Written request
Take the line that contains "The image frame" and all lines after it, up to and including the last line of the data, and write them out exactly; nothing else belongs in the answer.

Raw records
━━━━━━━━━━━━━━━━━━━━━━━━━━━━━━
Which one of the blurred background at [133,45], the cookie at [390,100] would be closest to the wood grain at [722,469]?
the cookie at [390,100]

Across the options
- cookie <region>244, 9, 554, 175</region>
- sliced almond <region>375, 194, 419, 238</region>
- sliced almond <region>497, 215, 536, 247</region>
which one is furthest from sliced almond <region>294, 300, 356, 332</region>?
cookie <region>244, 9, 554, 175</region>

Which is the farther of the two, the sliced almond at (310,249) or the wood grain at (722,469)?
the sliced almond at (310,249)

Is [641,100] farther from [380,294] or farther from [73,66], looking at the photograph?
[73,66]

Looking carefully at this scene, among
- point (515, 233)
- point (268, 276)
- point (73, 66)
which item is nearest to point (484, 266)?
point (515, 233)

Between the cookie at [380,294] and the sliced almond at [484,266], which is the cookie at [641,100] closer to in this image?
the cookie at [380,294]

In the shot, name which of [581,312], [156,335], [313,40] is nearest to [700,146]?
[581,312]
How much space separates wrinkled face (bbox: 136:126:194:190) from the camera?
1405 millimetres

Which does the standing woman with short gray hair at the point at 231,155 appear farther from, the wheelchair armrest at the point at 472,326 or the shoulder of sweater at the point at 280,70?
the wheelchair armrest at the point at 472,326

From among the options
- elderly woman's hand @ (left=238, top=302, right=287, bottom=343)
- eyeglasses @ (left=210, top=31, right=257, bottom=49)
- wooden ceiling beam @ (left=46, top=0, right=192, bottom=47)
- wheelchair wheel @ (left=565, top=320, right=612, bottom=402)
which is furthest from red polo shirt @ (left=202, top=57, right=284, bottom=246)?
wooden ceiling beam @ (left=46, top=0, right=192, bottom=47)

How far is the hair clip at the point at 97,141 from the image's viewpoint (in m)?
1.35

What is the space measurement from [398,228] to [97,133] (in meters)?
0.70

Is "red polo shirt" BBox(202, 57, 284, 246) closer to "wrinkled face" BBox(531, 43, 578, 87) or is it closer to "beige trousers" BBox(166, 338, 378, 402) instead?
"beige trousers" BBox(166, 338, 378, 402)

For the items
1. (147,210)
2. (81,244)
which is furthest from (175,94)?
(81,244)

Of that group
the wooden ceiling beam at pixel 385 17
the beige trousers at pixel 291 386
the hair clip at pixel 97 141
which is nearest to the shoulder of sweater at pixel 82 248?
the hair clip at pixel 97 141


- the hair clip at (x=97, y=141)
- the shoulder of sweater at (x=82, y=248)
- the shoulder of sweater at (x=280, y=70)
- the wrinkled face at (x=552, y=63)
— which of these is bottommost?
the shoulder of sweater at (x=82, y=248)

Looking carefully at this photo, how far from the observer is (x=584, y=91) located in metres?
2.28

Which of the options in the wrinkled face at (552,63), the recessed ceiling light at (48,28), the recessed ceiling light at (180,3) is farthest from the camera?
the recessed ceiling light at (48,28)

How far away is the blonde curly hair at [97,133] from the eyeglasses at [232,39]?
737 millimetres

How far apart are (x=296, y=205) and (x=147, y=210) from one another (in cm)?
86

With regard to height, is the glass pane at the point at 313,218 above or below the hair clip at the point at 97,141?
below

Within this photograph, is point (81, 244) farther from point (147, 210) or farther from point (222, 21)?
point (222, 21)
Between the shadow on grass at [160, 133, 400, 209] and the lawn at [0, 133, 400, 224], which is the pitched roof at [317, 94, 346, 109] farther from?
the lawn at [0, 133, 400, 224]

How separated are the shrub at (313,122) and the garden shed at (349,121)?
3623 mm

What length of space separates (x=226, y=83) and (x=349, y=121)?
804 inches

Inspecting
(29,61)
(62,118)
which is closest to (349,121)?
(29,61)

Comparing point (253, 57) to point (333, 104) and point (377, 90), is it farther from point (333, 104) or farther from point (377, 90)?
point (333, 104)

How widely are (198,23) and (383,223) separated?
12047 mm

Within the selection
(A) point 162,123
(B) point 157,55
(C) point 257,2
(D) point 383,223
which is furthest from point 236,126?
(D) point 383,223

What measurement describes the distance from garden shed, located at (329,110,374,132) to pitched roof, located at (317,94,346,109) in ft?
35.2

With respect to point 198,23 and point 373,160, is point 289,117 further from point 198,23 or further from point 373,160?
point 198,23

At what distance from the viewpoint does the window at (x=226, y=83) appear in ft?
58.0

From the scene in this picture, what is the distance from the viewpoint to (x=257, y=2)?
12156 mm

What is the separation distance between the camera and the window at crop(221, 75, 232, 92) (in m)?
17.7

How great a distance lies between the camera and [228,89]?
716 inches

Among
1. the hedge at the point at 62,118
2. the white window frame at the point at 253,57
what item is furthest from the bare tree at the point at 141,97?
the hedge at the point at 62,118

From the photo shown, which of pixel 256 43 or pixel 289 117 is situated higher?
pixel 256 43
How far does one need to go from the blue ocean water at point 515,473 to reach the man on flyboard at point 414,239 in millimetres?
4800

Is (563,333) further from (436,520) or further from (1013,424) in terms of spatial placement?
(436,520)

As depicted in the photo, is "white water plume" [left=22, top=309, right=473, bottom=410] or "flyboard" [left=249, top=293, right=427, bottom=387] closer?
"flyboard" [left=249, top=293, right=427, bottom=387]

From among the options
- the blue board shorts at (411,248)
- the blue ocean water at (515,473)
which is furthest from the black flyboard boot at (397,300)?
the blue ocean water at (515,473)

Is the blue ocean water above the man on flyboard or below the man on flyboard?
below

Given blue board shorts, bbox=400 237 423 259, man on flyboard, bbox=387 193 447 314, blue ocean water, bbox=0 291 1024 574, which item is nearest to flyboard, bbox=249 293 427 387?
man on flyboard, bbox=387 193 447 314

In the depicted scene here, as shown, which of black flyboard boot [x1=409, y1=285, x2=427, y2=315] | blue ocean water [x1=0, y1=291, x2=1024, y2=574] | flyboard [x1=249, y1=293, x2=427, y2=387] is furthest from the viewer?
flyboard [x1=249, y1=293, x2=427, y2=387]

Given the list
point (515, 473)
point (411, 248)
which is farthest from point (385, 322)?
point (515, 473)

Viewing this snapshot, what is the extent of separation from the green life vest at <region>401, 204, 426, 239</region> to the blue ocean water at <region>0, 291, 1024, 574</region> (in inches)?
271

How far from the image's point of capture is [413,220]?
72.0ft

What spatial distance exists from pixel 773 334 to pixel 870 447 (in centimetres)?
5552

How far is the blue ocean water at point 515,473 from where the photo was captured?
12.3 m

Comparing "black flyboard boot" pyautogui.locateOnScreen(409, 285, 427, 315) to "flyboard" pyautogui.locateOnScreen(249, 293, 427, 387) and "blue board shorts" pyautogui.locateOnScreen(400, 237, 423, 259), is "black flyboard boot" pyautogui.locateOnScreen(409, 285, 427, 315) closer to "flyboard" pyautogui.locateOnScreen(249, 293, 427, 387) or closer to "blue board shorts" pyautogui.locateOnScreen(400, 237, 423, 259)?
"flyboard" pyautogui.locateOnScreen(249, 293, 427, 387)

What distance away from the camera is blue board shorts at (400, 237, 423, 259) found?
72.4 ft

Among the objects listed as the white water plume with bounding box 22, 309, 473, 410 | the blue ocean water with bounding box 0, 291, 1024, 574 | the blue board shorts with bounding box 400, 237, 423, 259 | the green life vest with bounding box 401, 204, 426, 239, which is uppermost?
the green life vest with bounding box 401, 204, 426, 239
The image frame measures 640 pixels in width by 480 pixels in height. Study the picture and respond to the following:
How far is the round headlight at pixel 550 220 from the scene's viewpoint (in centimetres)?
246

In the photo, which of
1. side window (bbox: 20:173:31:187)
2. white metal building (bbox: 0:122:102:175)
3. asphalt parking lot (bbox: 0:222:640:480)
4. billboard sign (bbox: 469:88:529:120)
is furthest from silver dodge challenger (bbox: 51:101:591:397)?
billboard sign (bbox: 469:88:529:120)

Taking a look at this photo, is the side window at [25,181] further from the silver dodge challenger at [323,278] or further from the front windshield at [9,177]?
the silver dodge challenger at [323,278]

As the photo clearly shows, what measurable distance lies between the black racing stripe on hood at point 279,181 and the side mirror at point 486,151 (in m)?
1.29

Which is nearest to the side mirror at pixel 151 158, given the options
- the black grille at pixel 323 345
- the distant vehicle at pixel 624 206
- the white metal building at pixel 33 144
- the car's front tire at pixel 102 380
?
━━━━━━━━━━━━━━━━━━━━━━━━━━━━━━
Worked solution
The image frame measures 640 pixels in width by 480 pixels in height. Study the picture and respond to the following:
How far is the round headlight at pixel 550 220 from the scene's viewpoint (in centimetres)?
246

In the photo, which of
1. side window (bbox: 20:173:31:187)
2. white metal building (bbox: 0:122:102:175)
3. asphalt parking lot (bbox: 0:222:640:480)
4. billboard sign (bbox: 469:88:529:120)
is furthest from silver dodge challenger (bbox: 51:101:591:397)?
billboard sign (bbox: 469:88:529:120)

Taking a look at this photo, is the side window at [25,181] further from the silver dodge challenger at [323,278] or further from the front windshield at [9,177]?
the silver dodge challenger at [323,278]

As the photo clearly shows, what measurable distance lies between the black racing stripe on hood at point 279,181 and the side mirror at point 486,151 (in m)?
1.29

Which is nearest to the side mirror at pixel 151 158, given the options
- the black grille at pixel 323 345
- the distant vehicle at pixel 624 206
- the white metal building at pixel 33 144
- the car's front tire at pixel 102 380
?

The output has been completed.